Дедушка ходит мрачный и согнутый, опираясь на палку, по дому и по саду и все думает. Дома, при отъезде, нужно сдавать государству — в китайскую контору. Возможно, дедушке трудно расстаться с домом, в котором тридцать лет прожито?
Папа сидит на стройке под Гирином и отмалчивается. Ехать он явно не собирается. Откровенно говоря, ему там совсем неплохо. Видимо, по наивности, папа считает, что так будет вечно. Или он просто побаивается ехать в Союз — кто их знает, этих советских, все-таки он был некогда прапорщиком в царской армии!
Целина папу не привлекает, и мама остается с ним. Они не поедут. Лёлька давно готова к этому. Хотя вполне вероятно, она никогда больше не увидит их, если они сейчас не поедут, потому что вдруг потом граница опять закроется? На Лёлькиной памяти никто еще никогда не переезжал свободно границу туда и обратно.

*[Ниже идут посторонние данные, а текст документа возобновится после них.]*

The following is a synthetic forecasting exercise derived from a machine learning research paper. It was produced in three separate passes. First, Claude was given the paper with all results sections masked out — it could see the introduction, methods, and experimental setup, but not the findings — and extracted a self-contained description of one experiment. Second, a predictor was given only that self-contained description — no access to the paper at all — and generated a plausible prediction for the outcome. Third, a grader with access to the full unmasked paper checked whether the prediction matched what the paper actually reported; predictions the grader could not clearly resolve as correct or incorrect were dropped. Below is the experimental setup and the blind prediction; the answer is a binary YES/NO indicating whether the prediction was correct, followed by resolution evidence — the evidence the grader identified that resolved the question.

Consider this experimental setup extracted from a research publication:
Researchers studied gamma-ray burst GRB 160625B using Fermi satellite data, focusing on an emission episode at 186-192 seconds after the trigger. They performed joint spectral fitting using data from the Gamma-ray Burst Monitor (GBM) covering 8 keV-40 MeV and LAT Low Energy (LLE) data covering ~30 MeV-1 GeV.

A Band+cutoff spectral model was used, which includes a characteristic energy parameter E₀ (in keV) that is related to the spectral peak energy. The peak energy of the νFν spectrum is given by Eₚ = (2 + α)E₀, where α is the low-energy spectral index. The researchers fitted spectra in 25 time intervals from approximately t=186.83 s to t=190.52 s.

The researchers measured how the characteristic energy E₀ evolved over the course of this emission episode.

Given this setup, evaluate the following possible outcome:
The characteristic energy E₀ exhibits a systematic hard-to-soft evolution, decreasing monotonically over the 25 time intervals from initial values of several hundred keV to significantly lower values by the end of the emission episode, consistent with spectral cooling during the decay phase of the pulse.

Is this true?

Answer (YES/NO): NO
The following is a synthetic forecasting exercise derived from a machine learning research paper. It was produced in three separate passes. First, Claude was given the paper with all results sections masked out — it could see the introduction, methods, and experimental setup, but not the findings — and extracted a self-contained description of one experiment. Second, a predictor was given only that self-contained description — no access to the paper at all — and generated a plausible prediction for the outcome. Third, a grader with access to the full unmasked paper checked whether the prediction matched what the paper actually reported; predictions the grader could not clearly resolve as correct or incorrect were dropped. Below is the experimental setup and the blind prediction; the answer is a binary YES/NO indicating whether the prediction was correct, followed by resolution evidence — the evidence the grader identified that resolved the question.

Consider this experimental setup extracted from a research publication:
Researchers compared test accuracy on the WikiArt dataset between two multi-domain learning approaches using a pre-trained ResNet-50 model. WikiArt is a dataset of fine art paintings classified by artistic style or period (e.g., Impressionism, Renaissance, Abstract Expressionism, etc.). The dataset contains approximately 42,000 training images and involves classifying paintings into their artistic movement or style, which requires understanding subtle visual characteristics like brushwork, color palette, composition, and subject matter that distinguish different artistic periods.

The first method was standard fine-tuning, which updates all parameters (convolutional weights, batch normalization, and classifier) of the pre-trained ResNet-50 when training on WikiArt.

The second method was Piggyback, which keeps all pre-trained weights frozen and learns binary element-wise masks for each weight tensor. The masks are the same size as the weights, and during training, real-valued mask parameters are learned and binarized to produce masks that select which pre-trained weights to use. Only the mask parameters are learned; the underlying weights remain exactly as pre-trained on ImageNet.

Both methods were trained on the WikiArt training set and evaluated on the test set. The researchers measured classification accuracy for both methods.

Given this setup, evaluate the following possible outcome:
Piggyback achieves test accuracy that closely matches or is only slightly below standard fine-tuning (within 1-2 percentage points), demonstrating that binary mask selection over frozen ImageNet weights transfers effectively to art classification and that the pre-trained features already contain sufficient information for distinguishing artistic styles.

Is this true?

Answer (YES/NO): NO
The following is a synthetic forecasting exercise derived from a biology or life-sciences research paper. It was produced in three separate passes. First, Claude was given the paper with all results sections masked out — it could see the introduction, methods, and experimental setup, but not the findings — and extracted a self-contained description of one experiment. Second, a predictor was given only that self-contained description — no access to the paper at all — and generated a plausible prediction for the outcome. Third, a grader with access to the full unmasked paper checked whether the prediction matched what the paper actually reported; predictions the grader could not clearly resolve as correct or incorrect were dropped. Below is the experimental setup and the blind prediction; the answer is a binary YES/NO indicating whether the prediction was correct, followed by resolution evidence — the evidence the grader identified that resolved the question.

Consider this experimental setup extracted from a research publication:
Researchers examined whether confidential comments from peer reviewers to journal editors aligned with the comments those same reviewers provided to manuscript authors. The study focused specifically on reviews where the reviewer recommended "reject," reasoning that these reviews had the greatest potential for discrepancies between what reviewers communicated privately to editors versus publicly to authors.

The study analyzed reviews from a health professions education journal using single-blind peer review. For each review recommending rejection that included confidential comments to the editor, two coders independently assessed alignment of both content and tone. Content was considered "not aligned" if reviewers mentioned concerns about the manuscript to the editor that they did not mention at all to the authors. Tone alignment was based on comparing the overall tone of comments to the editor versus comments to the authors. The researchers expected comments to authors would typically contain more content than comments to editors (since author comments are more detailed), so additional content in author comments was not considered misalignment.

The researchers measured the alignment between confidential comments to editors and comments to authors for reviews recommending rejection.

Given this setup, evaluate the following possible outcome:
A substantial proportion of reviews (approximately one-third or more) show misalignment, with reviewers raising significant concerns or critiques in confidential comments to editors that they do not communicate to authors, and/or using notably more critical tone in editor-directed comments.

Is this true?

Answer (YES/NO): NO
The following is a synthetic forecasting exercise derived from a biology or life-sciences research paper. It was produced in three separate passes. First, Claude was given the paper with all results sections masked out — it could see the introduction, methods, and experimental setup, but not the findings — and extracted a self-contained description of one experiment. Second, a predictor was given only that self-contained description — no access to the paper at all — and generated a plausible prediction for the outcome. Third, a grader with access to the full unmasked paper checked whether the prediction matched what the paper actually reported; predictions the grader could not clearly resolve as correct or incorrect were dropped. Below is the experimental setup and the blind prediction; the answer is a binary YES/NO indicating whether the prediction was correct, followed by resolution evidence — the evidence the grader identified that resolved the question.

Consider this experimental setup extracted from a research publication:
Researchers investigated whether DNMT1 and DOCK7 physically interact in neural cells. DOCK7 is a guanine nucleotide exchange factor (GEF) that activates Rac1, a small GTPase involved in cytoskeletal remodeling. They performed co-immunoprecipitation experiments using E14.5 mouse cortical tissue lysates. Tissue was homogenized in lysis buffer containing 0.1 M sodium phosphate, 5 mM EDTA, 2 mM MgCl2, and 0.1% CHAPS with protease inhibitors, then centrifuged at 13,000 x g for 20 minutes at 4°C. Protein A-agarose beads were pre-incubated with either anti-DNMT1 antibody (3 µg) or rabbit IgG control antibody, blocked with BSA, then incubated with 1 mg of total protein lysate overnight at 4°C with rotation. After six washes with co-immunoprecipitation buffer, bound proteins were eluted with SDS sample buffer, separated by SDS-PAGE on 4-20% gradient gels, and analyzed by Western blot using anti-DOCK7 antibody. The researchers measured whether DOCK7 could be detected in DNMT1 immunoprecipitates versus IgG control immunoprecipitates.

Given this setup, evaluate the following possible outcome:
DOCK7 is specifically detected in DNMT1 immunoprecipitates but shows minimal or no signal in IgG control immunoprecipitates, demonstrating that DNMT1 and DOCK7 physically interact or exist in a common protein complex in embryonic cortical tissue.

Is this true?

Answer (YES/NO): YES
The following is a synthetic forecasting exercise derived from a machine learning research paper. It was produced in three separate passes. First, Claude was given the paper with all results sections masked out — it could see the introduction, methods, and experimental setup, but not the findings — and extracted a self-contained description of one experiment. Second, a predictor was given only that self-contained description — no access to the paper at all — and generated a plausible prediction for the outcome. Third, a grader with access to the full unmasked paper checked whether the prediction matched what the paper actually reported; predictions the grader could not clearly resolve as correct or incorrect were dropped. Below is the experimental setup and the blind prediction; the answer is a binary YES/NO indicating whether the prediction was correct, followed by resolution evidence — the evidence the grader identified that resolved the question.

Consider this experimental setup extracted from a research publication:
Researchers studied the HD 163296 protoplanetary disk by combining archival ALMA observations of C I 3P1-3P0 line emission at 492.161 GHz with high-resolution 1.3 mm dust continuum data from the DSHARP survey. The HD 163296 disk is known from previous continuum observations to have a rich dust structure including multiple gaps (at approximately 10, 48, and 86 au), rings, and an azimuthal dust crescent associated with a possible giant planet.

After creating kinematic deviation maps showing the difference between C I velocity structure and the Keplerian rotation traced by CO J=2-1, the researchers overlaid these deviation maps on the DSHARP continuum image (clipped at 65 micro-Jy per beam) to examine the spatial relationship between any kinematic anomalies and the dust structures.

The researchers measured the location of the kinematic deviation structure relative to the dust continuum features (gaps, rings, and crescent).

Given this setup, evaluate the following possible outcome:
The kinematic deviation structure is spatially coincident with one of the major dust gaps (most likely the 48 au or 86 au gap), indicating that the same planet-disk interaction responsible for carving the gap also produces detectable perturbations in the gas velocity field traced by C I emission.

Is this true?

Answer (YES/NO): YES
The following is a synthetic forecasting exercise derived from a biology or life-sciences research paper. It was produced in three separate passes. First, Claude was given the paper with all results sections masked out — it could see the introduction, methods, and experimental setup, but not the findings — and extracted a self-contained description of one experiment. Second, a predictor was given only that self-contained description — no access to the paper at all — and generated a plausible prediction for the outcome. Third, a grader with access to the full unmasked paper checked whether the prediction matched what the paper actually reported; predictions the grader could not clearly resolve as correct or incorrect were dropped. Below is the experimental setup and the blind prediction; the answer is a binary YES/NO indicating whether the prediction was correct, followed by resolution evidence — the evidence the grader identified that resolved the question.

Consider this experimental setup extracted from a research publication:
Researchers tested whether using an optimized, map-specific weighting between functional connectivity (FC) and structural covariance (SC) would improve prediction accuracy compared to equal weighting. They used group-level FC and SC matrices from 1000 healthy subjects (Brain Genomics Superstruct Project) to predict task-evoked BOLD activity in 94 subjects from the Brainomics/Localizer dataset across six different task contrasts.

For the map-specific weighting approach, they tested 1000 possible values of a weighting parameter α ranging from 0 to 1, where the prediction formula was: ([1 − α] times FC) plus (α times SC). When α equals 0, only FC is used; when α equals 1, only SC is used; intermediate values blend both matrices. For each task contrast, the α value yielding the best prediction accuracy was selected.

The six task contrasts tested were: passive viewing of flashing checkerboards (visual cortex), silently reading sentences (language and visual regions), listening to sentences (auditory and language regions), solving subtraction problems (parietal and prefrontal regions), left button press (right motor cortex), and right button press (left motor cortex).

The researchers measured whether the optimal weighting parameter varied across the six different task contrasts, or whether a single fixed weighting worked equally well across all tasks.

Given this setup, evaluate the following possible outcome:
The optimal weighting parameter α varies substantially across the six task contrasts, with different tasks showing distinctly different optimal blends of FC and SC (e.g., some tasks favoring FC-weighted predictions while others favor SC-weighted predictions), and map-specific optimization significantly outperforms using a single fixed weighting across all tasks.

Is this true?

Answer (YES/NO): NO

Лёльке просто некогда думать в это сумасшедшее лето в треске комитетских машинок и движении. Они работают до глубокой ночи — так надо — для Родины и для Организации. Часов в восемь вечера первый секретарь Комитета кормит свой, совсем одуревший, боевой штаб бутербродами с чайной колбасой на комитетской белой кафельной кухне. А потом они снова работают до двенадцати. Только в первом часу ночи их развозят по домам на «линейке» Общества граждан. Мама одна собирает Лёлькины чемоданы.
— Что тебе уложить?
— Не знаю! — Лёлька падает без снов на подушку. Скорее бы все это кончилось и поезд тронулся! Лёлька вообще не замечает мамы в эти последние дни предотъездные — мама разрывается на части, между папой, который явно не едет, и Лёлькой:
— Может быть, ты подождешь, мы все решим и поедем вместе попозже?
— Нет!
Мама, конечно, плачет, ну что ж, это положено перед отъездом…
Мама, не плачь.
Слышишь? Поезд гудит отправленье…
И через минуту колеса, гремя, побегут…
Если в битву с природой
уходит мое поколенье,
Я оставаться в задних рядах не могу!
Эшелон уходил в полдень шестого июня. На вокзале играл оркестр и была огромная толпа. Мама терялась в ней, как песчинка.
Лёлька висела на поручнях подножки в новой белой блузке и через чьи-то головы жала чьи-то руки:
— До встречи на целине!
Поезд тронулся, и мама бросилась к подножке, но ее заслонили головы и букеты.
А Лёлька, все такая же сияющая, висела на вагонных поручнях и пела вместе со всеми:
До свиданья, мама, не горюй!..
Хотя она совсем не думала тогда о маме, потому что приобретала — Родину!
Книга третья
Целина
1. Эшелон
Кто-то крикнул: «Байкал!» И все свесили головы через брус, перегораживающий дверь теплушки.
Прямо под насыпью в сумерках светилась и шуршала вода, такая чистая, что из вагона видны обточенные на дне камешки. Эшелон стоял перед семафором — Слюдянка, силуэты судов у причала. Ребята выпрыгивали из вагонов и бежали вниз по откосу с кружками и котелками.